Rais non disse nulla in risposta. Non lo faceva mai. Si limitò a fissarla mentre lei appoggiava una tazza di plastica sul suo comodino e gli controllava con attenzione le ferite. Era consapevole che l’allegria serviva a compensare la paura. Era ovvio che non le piacesse stare in quella stanza insieme a lui, nonostante le due guardie armate alle sue spalle, che guardavano ogni sua mossa. Non era felice di curarlo, né di parlare con lui.
Nessuno lo era.
L’infermiera, Elena, ispezionò con cautela le sue ferite. Era ovvio che fosse nervosa standogli tanto vicina. Sapevano tutti che cosa aveva fatto, che aveva ucciso in nome di Amun.
Sarebbero molto più spaventati se sapessero quante persone ho ammazzato , pensò sarcastico.
“Sta guarendo bene,” gli stava dicendo. “Più velocemente del previsto.” Glielo ripeteva ogni sera, cosa che lui interpretava come un modo per dire: “Con un po’ di fortuna te ne andrai presto.”

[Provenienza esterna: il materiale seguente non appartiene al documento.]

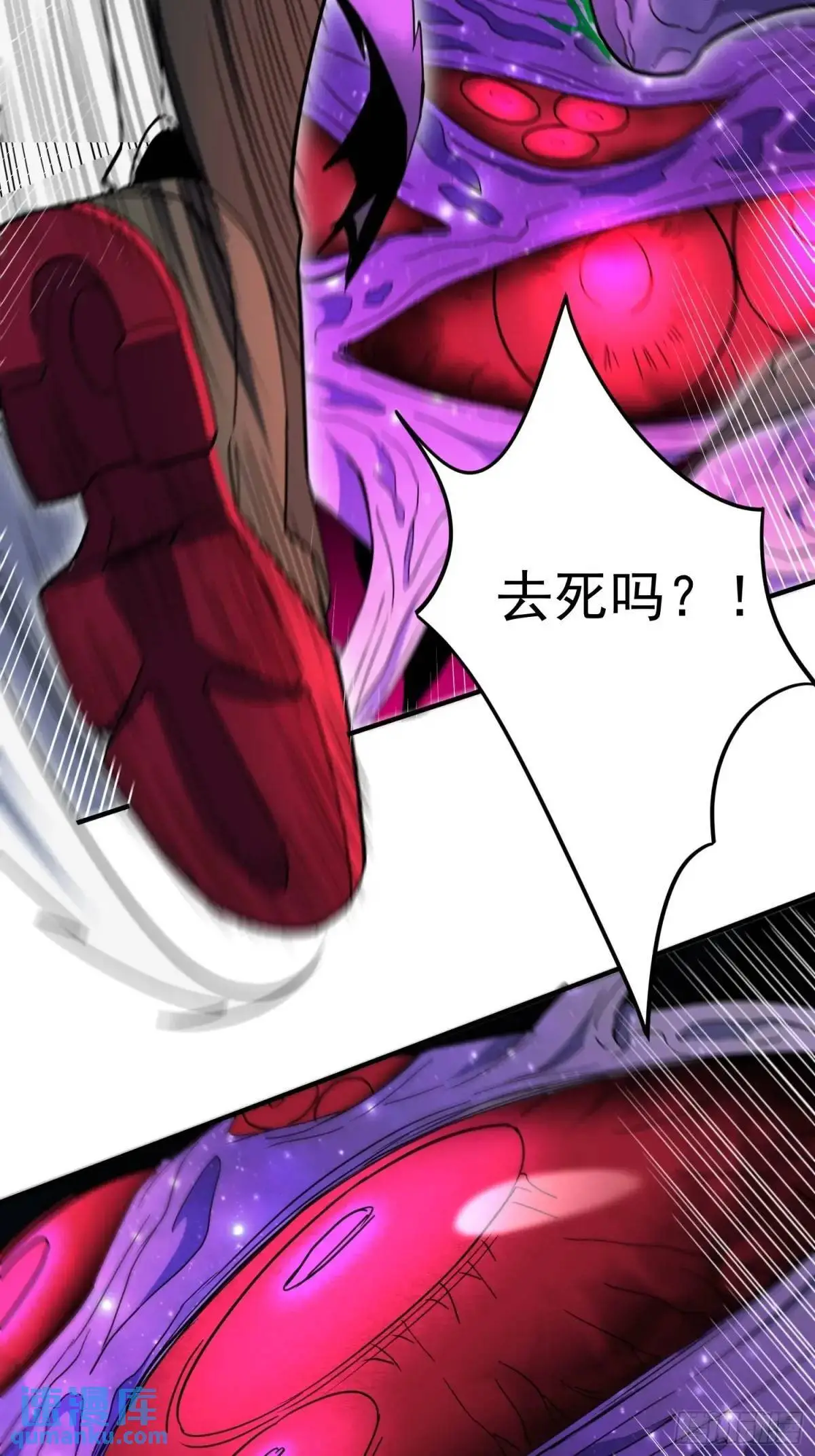 第231话 傀儡 第33页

Non erano buone notizie per Rais, perché quando finalmente fosse stato abbastanza in salute da andarsene, di certo sarebbe stato mandato in un orrendo e squallido buco scavato nella terra, una prigione segreta della CIA nel deserto, per subire nuovi strazi mentre lo torturavano per ottenere informazioni.

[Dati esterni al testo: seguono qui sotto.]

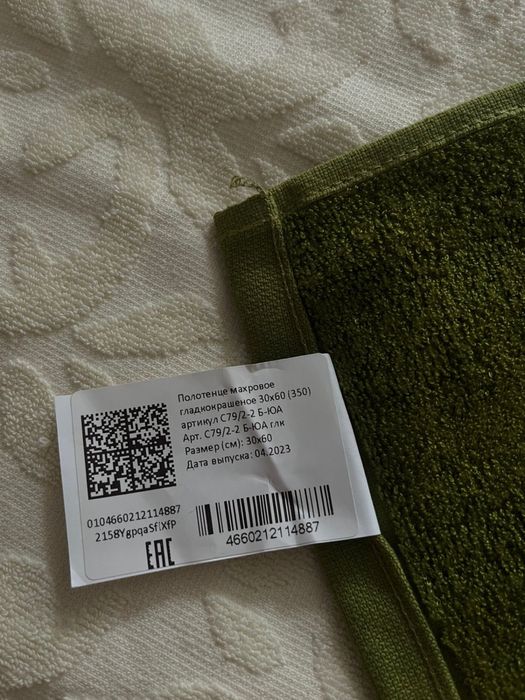 Полотенца новые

In quanto Amun, noi sopportiamo . Era stato il suo mantra per più di un decennio della sua vita, ma non era più così. Amun non esisteva più, per quanto ne sapeva; il piano a Davos era fallito, i suoi capi erano stati imprigionati o uccisi, e ogni organo di polizia al mondo sapeva del marchio, il glifo di Amun che i suoi membri si erano bruciati nella pelle. Rais non aveva il permesso di guardare la televisione, ma captava notizie dalle sue guardie armate, che chiacchieravano spesso (e a lungo, con sua grande irritazione).
Lui stesso si era tagliato via il marchio dalla pelle prima di essere portato all’ospedale a Sion, ma alla fine era stato tutto inutile; sapevano chi era e almeno una parte di ciò che aveva fatto. Nonostante ciò, l’irregolare cicatrice rosata sul braccio dove un tempo aveva avuto il marchio era un perpetuo ricordo che Amun non esisteva più, e quindi sembrava solo giusto che il mantra cambiasse.
Io sopporto.
Elena prese la tazza di plastica, piena di acqua fredda e con una cannuccia. “Vuole bere un po’?”

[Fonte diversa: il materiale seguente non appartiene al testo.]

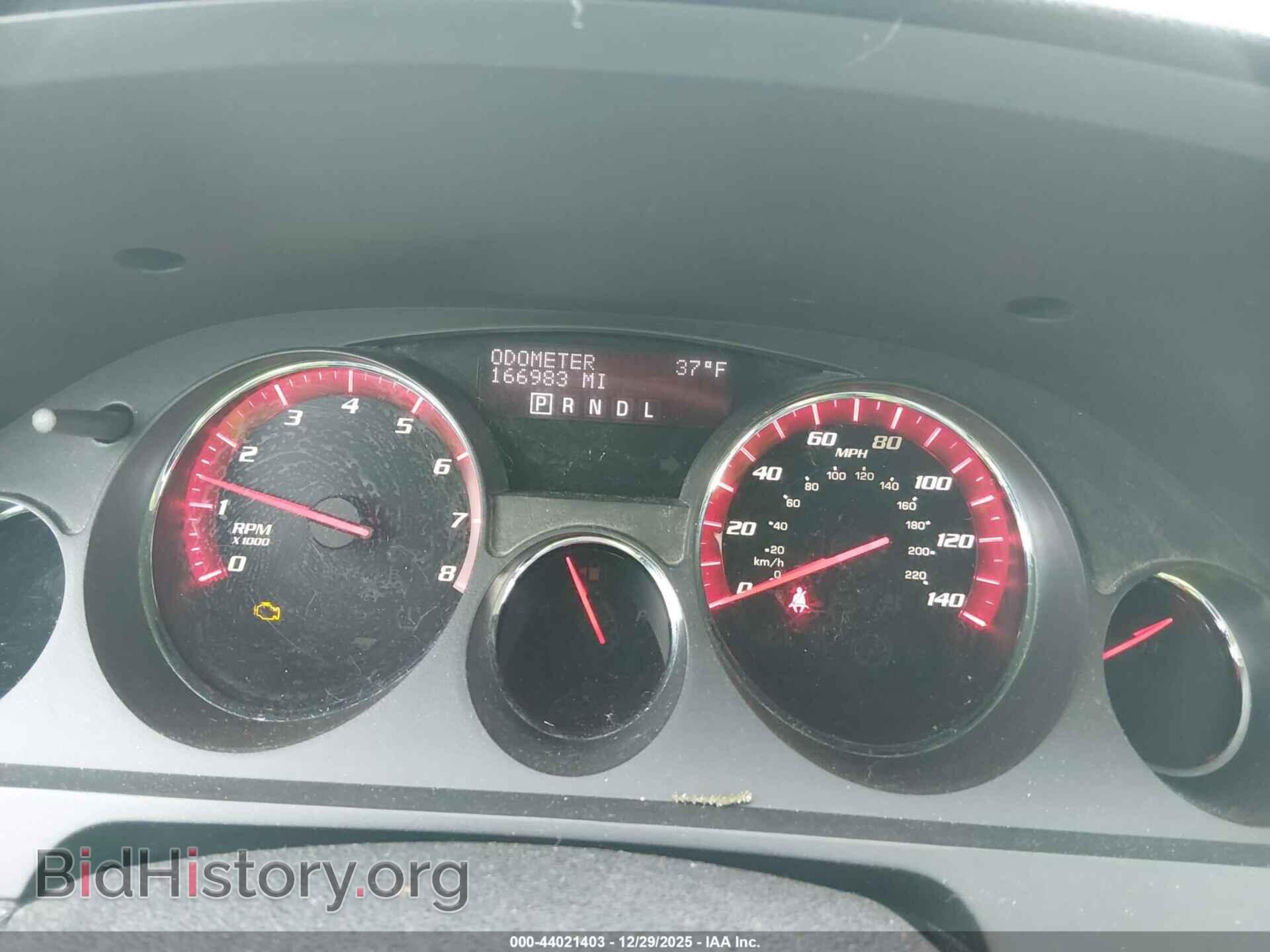 2008 GMC ACADIA - VIN: 1GKEV13748J218183 - Фото 7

Rais non disse nulla, ma si sospinse in avanti e aprì le labbra. La donna guidò con cautela la cannuccia verso di lui, tenendo le braccia completamente estese, i gomiti rigidi e il corpo reclinato all’indietro. Era spaventata; quattro giorni prima l’assassino aveva tentato di mordere il dottor Gerber. Gli aveva solo graffiato il collo con i denti, non lo aveva nemmeno fatto sanguinare, ma il gesto gli aveva fatto ricevere un pugno alla mascella da una delle guardie.